Problem:
Begin at the top of the following data. Copy each line exactly until you have copied the line containing "Living Room, Linear, Living".

Crawled caption data:

[Start of Attachment]

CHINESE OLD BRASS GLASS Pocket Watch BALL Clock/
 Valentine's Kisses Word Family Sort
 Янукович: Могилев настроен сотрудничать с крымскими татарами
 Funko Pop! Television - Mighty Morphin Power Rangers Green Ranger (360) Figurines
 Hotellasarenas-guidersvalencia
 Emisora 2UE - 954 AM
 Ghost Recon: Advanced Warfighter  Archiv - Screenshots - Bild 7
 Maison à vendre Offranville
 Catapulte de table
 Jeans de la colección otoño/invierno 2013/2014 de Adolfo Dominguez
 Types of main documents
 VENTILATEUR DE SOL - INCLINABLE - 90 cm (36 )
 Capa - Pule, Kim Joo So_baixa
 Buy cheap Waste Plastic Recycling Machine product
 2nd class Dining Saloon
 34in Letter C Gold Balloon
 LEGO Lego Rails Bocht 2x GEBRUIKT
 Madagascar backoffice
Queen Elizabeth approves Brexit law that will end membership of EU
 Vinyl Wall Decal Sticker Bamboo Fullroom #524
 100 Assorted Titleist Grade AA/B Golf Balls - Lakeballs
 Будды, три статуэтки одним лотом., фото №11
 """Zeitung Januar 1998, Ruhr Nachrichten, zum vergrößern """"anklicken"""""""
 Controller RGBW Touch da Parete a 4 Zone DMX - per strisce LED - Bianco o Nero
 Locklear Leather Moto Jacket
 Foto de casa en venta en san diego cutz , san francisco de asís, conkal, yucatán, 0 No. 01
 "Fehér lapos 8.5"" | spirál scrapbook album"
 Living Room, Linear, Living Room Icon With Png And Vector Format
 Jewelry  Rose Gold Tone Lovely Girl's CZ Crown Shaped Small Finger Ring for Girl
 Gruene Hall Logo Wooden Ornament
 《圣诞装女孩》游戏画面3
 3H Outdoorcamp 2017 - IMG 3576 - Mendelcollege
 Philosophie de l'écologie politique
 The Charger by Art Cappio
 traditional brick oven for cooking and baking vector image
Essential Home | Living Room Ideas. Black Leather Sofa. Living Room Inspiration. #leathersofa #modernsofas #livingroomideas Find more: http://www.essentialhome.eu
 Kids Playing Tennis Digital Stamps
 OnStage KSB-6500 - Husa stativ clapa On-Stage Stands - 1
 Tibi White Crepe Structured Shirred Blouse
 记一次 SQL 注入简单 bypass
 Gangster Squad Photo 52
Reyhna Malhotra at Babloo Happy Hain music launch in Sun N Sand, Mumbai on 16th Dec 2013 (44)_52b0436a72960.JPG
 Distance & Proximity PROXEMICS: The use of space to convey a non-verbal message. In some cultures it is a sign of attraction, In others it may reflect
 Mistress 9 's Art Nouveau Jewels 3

[End of Attachment]

Output below:
CHINESE OLD BRASS GLASS Pocket Watch BALL Clock/
 Valentine's Kisses Word Family Sort
 Янукович: Могилев настроен сотрудничать с крымскими татарами
 Funko Pop! Television - Mighty Morphin Power Rangers Green Ranger (360) Figurines
 Hotellasarenas-guidersvalencia
 Emisora 2UE - 954 AM
 Ghost Recon: Advanced Warfighter  Archiv - Screenshots - Bild 7
 Maison à vendre Offranville
 Catapulte de table
 Jeans de la colección otoño/invierno 2013/2014 de Adolfo Dominguez
 Types of main documents
 VENTILATEUR DE SOL - INCLINABLE - 90 cm (36 )
 Capa - Pule, Kim Joo So_baixa
 Buy cheap Waste Plastic Recycling Machine product
 2nd class Dining Saloon
 34in Letter C Gold Balloon
 LEGO Lego Rails Bocht 2x GEBRUIKT
 Madagascar backoffice
Queen Elizabeth approves Brexit law that will end membership of EU
 Vinyl Wall Decal Sticker Bamboo Fullroom #524
 100 Assorted Titleist Grade AA/B Golf Balls - Lakeballs
 Будды, три статуэтки одним лотом., фото №11
 """Zeitung Januar 1998, Ruhr Nachrichten, zum vergrößern """"anklicken"""""""
 Controller RGBW Touch da Parete a 4 Zone DMX - per strisce LED - Bianco o Nero
 Locklear Leather Moto Jacket
 Foto de casa en venta en san diego cutz , san francisco de asís, conkal, yucatán, 0 No. 01
 "Fehér lapos 8.5"" | spirál scrapbook album"
 Living Room, Linear, Living Room Icon With Png And Vector Format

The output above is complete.